Job = Render the material as a JSON list of strings, one per line and skipping blank lines. Start at the line with "How great a" and continue to the end of the material.

* start Records *

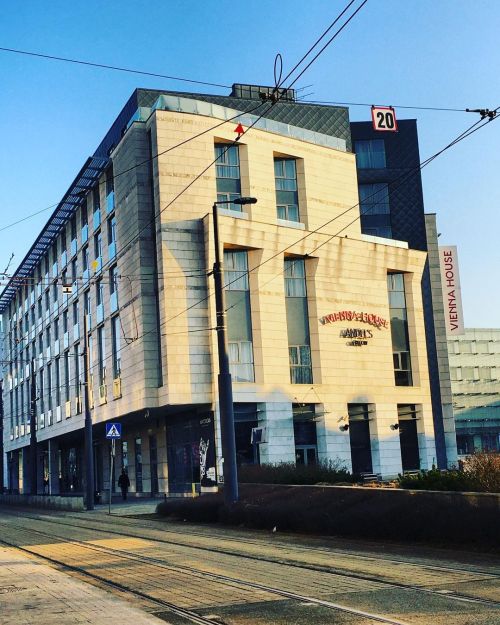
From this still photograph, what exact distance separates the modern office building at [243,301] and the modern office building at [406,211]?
1391 cm

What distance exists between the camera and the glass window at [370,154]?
67125 millimetres

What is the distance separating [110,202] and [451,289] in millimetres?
28531

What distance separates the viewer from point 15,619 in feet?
27.7

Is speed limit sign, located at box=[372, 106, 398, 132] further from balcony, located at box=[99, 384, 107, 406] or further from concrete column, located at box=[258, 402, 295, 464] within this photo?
balcony, located at box=[99, 384, 107, 406]

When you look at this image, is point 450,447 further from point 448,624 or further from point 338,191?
point 448,624

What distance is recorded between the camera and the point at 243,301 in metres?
42.2

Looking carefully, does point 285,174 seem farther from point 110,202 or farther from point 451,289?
point 451,289

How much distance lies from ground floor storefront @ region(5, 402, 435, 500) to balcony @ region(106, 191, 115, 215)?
11.9m

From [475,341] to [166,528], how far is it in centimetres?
8024

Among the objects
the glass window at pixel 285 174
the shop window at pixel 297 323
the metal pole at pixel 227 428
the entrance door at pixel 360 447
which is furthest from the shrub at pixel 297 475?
the glass window at pixel 285 174

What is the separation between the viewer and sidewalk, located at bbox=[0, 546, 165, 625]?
8.22 m

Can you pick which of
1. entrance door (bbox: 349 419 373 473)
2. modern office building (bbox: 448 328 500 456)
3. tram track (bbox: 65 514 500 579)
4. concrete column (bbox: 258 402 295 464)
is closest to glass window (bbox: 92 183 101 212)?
concrete column (bbox: 258 402 295 464)

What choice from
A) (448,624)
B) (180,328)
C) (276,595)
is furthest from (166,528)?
(180,328)

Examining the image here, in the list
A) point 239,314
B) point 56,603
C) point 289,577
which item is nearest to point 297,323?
point 239,314
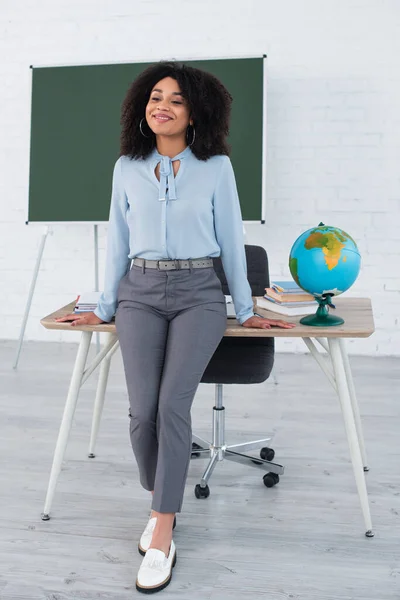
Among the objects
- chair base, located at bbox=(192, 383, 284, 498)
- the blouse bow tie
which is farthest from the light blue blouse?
chair base, located at bbox=(192, 383, 284, 498)

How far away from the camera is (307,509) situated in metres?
Result: 2.29

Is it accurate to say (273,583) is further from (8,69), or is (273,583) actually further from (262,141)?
(8,69)

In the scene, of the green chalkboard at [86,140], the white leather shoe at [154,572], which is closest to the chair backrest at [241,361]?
the white leather shoe at [154,572]

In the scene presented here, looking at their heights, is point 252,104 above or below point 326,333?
above

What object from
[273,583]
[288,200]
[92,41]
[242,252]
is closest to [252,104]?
[288,200]

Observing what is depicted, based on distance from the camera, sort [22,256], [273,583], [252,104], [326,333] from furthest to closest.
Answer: [22,256] < [252,104] < [326,333] < [273,583]

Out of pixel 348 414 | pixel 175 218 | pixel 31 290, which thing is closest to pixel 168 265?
pixel 175 218

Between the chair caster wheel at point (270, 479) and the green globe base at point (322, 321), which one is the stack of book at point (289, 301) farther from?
the chair caster wheel at point (270, 479)

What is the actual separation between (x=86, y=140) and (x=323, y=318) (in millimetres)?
2350

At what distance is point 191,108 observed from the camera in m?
2.12

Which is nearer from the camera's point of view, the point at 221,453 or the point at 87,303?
the point at 87,303

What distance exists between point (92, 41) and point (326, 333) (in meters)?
3.02

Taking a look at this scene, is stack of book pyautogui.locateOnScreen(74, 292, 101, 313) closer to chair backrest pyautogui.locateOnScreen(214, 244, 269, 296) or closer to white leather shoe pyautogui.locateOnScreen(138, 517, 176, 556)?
chair backrest pyautogui.locateOnScreen(214, 244, 269, 296)

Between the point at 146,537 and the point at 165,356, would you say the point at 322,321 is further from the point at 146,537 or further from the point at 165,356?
the point at 146,537
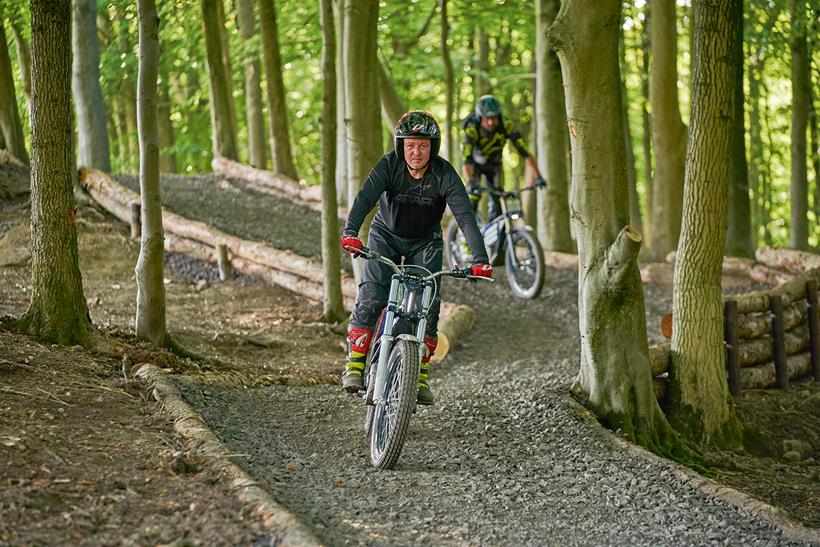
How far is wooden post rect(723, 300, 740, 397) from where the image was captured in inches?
408

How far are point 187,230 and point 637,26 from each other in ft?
45.8

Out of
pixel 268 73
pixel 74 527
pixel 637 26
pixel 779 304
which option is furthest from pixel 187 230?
pixel 637 26

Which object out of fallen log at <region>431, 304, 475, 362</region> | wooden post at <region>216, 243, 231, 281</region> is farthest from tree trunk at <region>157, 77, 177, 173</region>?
fallen log at <region>431, 304, 475, 362</region>

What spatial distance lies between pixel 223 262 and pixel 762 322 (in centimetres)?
763

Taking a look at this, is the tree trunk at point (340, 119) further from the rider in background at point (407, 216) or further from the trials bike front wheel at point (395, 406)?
the trials bike front wheel at point (395, 406)

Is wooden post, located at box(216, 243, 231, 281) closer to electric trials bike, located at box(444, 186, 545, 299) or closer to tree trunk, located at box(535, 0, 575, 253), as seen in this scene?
electric trials bike, located at box(444, 186, 545, 299)

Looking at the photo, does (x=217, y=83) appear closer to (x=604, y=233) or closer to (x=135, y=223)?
(x=135, y=223)

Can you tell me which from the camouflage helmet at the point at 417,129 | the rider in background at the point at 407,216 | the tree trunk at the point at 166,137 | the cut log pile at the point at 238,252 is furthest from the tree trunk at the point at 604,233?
the tree trunk at the point at 166,137

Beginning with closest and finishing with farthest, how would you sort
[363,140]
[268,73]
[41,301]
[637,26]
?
[41,301], [363,140], [268,73], [637,26]

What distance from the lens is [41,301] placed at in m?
7.71

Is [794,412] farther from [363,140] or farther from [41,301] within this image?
[41,301]

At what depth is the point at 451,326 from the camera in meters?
11.3

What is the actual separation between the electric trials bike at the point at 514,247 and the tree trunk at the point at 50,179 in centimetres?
578

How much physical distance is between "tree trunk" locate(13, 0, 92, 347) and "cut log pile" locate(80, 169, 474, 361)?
194 inches
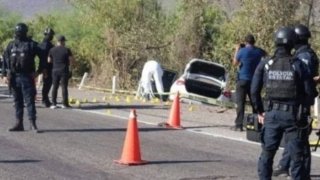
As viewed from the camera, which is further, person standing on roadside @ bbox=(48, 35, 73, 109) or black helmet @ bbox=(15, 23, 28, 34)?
person standing on roadside @ bbox=(48, 35, 73, 109)

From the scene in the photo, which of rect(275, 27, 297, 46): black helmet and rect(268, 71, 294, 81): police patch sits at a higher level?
rect(275, 27, 297, 46): black helmet

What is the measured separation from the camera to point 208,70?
89.1ft

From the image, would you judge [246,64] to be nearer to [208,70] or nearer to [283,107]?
[283,107]

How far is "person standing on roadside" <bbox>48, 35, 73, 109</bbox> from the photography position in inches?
802

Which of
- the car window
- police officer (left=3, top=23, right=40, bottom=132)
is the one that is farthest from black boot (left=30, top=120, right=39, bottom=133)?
the car window

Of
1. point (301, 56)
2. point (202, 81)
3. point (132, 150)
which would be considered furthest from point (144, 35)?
point (301, 56)

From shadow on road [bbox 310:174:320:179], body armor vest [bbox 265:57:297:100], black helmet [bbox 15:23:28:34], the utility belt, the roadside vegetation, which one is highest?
the roadside vegetation

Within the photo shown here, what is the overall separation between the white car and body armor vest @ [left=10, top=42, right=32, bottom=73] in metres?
10.1

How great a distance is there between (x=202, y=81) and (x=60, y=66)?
672 cm

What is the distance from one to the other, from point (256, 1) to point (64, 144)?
16.3m

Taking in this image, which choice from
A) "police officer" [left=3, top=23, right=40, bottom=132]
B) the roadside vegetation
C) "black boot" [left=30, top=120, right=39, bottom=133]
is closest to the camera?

* end Records *

Reply to the task =
[
  "How great a distance is there between (x=202, y=81) and (x=60, y=66)?",
  "672 cm",
  "What is the distance from one to the other, from point (256, 1) to point (64, 144)?",
  "16.3m",
  "Taking in this image, which choice from",
  "A) \"police officer\" [left=3, top=23, right=40, bottom=132]",
  "B) the roadside vegetation",
  "C) \"black boot\" [left=30, top=120, right=39, bottom=133]",
  "is closest to the camera?"
]